EXCERPTED DATA:
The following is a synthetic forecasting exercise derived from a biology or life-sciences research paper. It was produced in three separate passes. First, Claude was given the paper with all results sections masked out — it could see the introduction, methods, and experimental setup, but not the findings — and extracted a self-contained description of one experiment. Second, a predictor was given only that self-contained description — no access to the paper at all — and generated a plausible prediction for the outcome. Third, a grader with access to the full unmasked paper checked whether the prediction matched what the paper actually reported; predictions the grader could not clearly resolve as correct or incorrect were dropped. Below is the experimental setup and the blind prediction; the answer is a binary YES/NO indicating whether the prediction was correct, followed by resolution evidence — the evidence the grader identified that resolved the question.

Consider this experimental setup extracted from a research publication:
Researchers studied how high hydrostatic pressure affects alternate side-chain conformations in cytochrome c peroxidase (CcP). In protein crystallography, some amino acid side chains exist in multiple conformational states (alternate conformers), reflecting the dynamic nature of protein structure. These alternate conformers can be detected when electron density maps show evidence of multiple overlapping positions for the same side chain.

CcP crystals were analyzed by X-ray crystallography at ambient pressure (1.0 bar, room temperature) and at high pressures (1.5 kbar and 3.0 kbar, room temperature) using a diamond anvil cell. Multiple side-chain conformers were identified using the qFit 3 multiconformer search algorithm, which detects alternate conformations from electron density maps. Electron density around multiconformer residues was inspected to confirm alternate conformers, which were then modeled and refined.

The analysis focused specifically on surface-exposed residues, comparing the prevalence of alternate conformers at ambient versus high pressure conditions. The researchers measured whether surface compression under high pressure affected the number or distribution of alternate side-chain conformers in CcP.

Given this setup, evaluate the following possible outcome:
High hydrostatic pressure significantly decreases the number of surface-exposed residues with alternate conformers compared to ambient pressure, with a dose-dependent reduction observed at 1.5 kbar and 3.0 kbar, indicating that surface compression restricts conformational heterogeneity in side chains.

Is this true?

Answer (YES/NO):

WHAT TO WORK ON:
In full and without alteration, copy the entries.

SOLVED EXERCISE:
The following is a synthetic forecasting exercise derived from a biology or life-sciences research paper. It was produced in three separate passes. First, Claude was given the paper with all results sections masked out — it could see the introduction, methods, and experimental setup, but not the findings — and extracted a self-contained description of one experiment. Second, a predictor was given only that self-contained description — no access to the paper at all — and generated a plausible prediction for the outcome. Third, a grader with access to the full unmasked paper checked whether the prediction matched what the paper actually reported; predictions the grader could not clearly resolve as correct or incorrect were dropped. Below is the experimental setup and the blind prediction; the answer is a binary YES/NO indicating whether the prediction was correct, followed by resolution evidence — the evidence the grader identified that resolved the question.

Consider this experimental setup extracted from a research publication:
Researchers studied how high hydrostatic pressure affects alternate side-chain conformations in cytochrome c peroxidase (CcP). In protein crystallography, some amino acid side chains exist in multiple conformational states (alternate conformers), reflecting the dynamic nature of protein structure. These alternate conformers can be detected when electron density maps show evidence of multiple overlapping positions for the same side chain.

CcP crystals were analyzed by X-ray crystallography at ambient pressure (1.0 bar, room temperature) and at high pressures (1.5 kbar and 3.0 kbar, room temperature) using a diamond anvil cell. Multiple side-chain conformers were identified using the qFit 3 multiconformer search algorithm, which detects alternate conformations from electron density maps. Electron density around multiconformer residues was inspected to confirm alternate conformers, which were then modeled and refined.

The analysis focused specifically on surface-exposed residues, comparing the prevalence of alternate conformers at ambient versus high pressure conditions. The researchers measured whether surface compression under high pressure affected the number or distribution of alternate side-chain conformers in CcP.

Given this setup, evaluate the following possible outcome:
High hydrostatic pressure significantly decreases the number of surface-exposed residues with alternate conformers compared to ambient pressure, with a dose-dependent reduction observed at 1.5 kbar and 3.0 kbar, indicating that surface compression restricts conformational heterogeneity in side chains.

Is this true?

Answer (YES/NO):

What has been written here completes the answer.